William Thompson (1813 - 1897), Oberst der 1. Iowa Kavallerie, war von den Sharps Karabinern ganz begeistert. Sein Statement aus dem Jahre 1864: "Es gibt nichts besseres als Sharps Karabiner. Im Gefecht ist er absolut gleichwertig mit Miniè Gewehren, und die Leichtigkeit und Genauigkeit, mit der die Waffen geladen werden können, macht unsere Reiter mehr als als nur gleichwertig mit der feindlichen Infanterie und bringt sogar große Überlegenheit gegenüber ihrer Kavallerie."

 

                            

Schlossplatte und der Fallblock der 1863er Sharps.

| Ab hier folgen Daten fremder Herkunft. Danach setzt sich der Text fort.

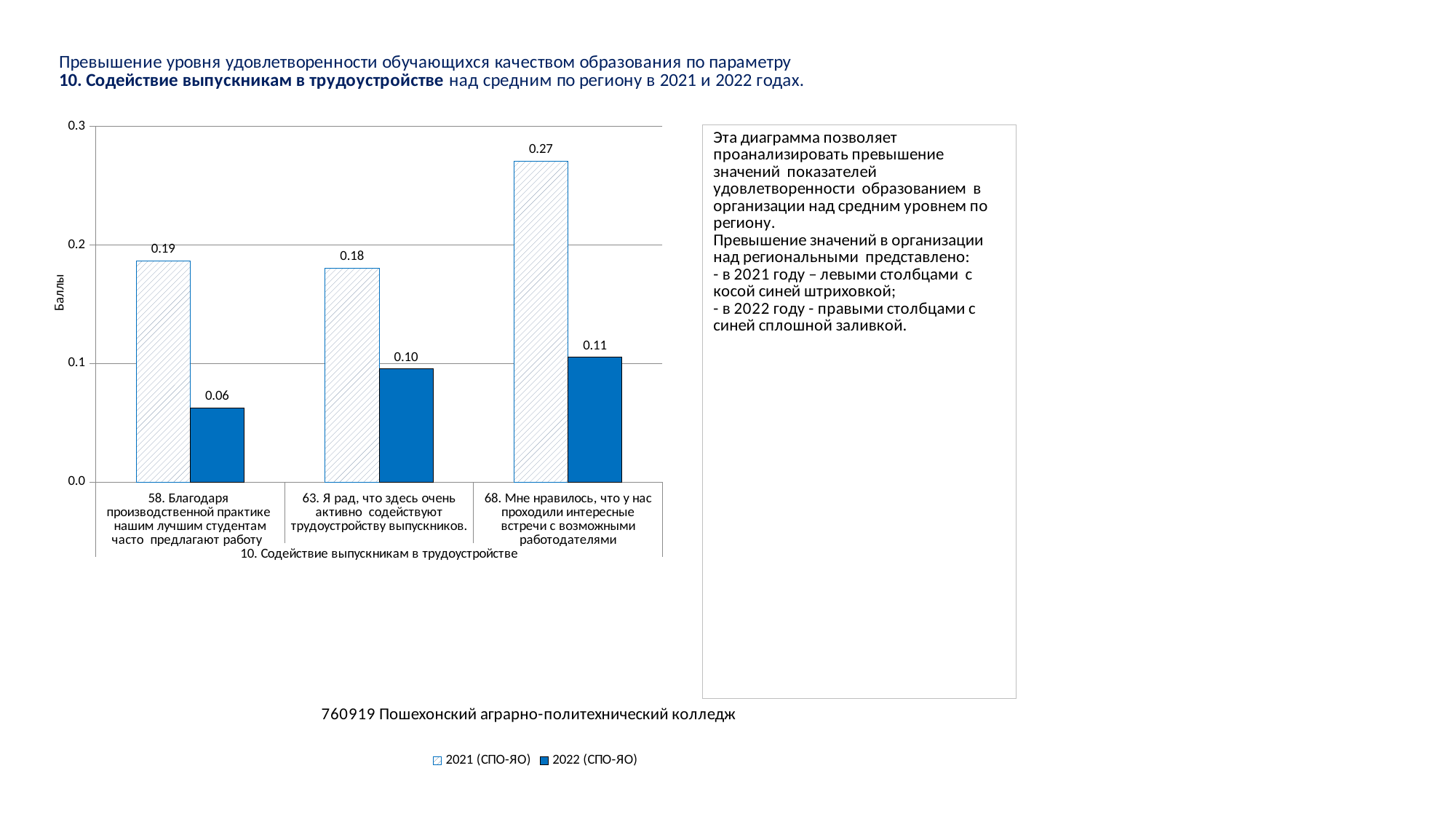
What is the difference between the 2021 and 2022 values for category 68? 0.16 What is the label of the vertical axis of the chart? Баллы What is the 2021 (СПО-ЯО) value for category 58 (Благодаря производственной практике нашим лучшим студентам часто предлагают работу)? 0.19 How many categories are shown on the x axis of the chart? 3 What is the 2022 (СПО-ЯО) value for category 68 (Мне нравилось, что у нас проходили интересные встречи с возможными работодателями)? 0.11 Which category has the lowest 2022 (СПО-ЯО) value? 58. Благодаря производственной практике нашим лучшим студентам часто предлагают работу What is the 2022 (СПО-ЯО) value for category 63 (Я рад, что здесь очень активно содействуют трудоустройству выпускников)? 0.10 Is the 2021 (СПО-ЯО) value for category 68 greater or less than 0.2? greater For category 58, which series has the larger value, 2021 (СПО-ЯО) or 2022 (СПО-ЯО)? 2021 (СПО-ЯО) Which category has the highest 2021 (СПО-ЯО) value? 68. Мне нравилось, что у нас проходили интересные встречи с возможными работодателями What type of chart is shown on the slide? bar chart How many series does the chart legend list? 2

Rechts ist der Maynard Tape Primer zu erkennen, der Zündpillen aus einer Röhre nach oben schob. Die Kavalleristen benutzten dieses, von Richard S. Lawrence am 12. April 1859 verbesserte System, nur im äußersten Notfall.

Martin R. M. Wallace (1829 - 1902), Oberst der 4. Illinois Kavallerie, bezeichnete den Sharps Karabiner als die beste Waffe, die ihm je untergekommen ist.